» **TEXT EXCERPT**:
★ ★ ★ ★

# WorldMark points needed for RCI exchange?



## roset (Jun 30, 2011)

I've been reading through all these forums to determine whether to buy Wyndham or Worldmark and how much to buy.  I'm inclined toward Worldmark because I live in S. CA and Worldmark has more on the Westcoast and would like to avoid exchanging through RCI as much as possible, but I know there are times I'll need to go through RCI and was wondering how many points are needed to get a prime (July/August), 2 bedroom week on the S. CA coast.  The people who have posted exchanges seem to pay different amounts.  Is this how it works?  Does the amount you need to deposit change with every deposit, and you only exchange the number of points necessary to get the unit you want?  Also, I was wondering if it exchanges better by depositing the points, or could it be a better exchange by actually booking a particular unit, that is highly desirable, and depositing that?  I really want to know how many points I need to purchase to get 1 high demand 2-3 bedroom unit every 2-3 years.


----------



## LLW (Jun 30, 2011)

roset said:


> I've been reading through all these forums to determine whether to buy Wyndham or Worldmark and how much to buy.  I'm inclined toward Worldmark because I live in S. CA and Worldmark has more on the Westcoast and would like to avoid exchanging through RCI as much as possible, but I know there are times I'll need to go through RCI and was wondering how many points are needed to get a prime (July/August), 2 bedroom week on the S. CA coast.  The people who have posted exchanges seem to pay different amounts.  Is this how it works?  Does the amount you need to deposit change with every deposit, and you only exchange the number of points necessary to get the unit you want?  Also, I was wondering if it exchanges better by depositing the points, or could it be a better exchange by actually booking a particular unit, that is highly desirable, and depositing that?  I really want to know how many points I need to purchase to get 1 high demand 2-3 bedroom unit every 2-3 years.

★ ★ ★ ★

Resume the forum thread on WorldMark points for RCI exchanges from the point where it stops. This material comes from a separate source.

Transcribed page contents:
★ ★ ★ ★

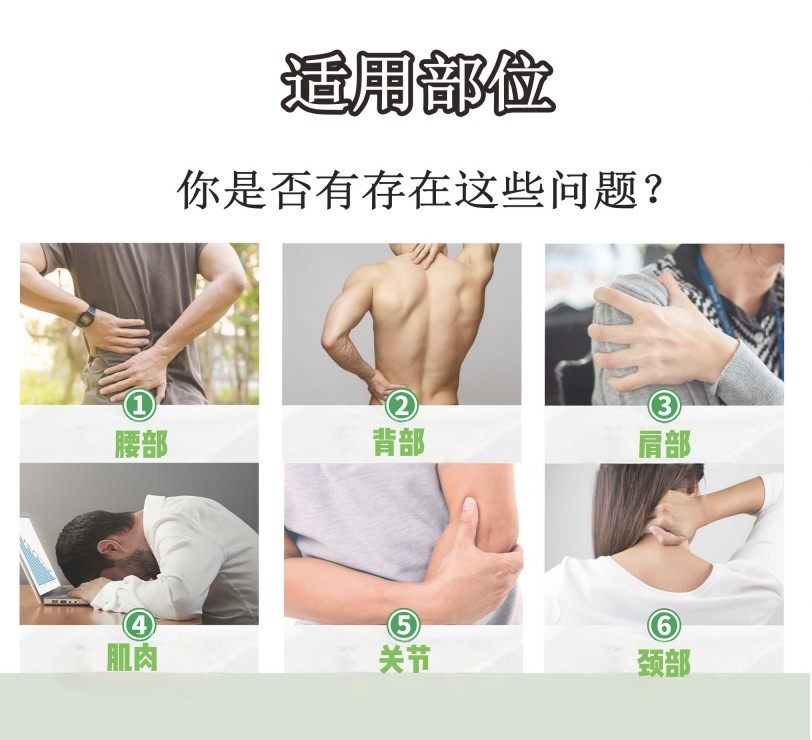 适用部位

你是否有存在这些问题?

①
腰部

②
背部

③
肩部

④
肌肉

⑤
关节

⑥
颈部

★ ★ ★ ★

» **RESULT**:
Go to WMOwners.com. The points chart is here:
http://www.wmowners.com/forum/viewtopic.php?t=10111

And here's a suggested reading list for WM exchange beginners:
http://www.wmowners.com/forum/viewtopic.php?t=30897


----------



## pacman (Jun 30, 2011)

roset said:


> ... would like to avoid exchanging through RCI as much as possible, but I know there are times I'll need to go through RCI



You know that you can also trade a WM through II. I have found WM trading power through II to be quite strong.

pacman


----------



## rrlongwell (Jun 30, 2011)

pacman said:


> You know that you can also trade a WM through II. I have found WM trading power through II to be quite strong.
> 
> pacman




Wyndham and a Property Owner's group not associated with Wyndham are currently involved in a lawsuit over owners rights and assests (my summary, please refer to actual documents for the actual dispute and the actual parties to the suit).  Personnally, I would not get involved with Worldmark until such time as the lawsuit is resolved.  If I understand correctly, as part of a tenative settlement agreement, the POA that owns the actual deeds may have to give a signifacant part of their assests (timeshares) to Wyndham.  As I understand it, the Worldmark owners own whatever portion of a club they own and not the underlying deeds.  If the Property Owners Association and Wyndham are parting ways on a significant number of assests where Wyndham remains as the Property Managers, I would want to not only see the case in final settlement, I would also want to make sure that a Club exists to meet the current owners demands relating to availabilty.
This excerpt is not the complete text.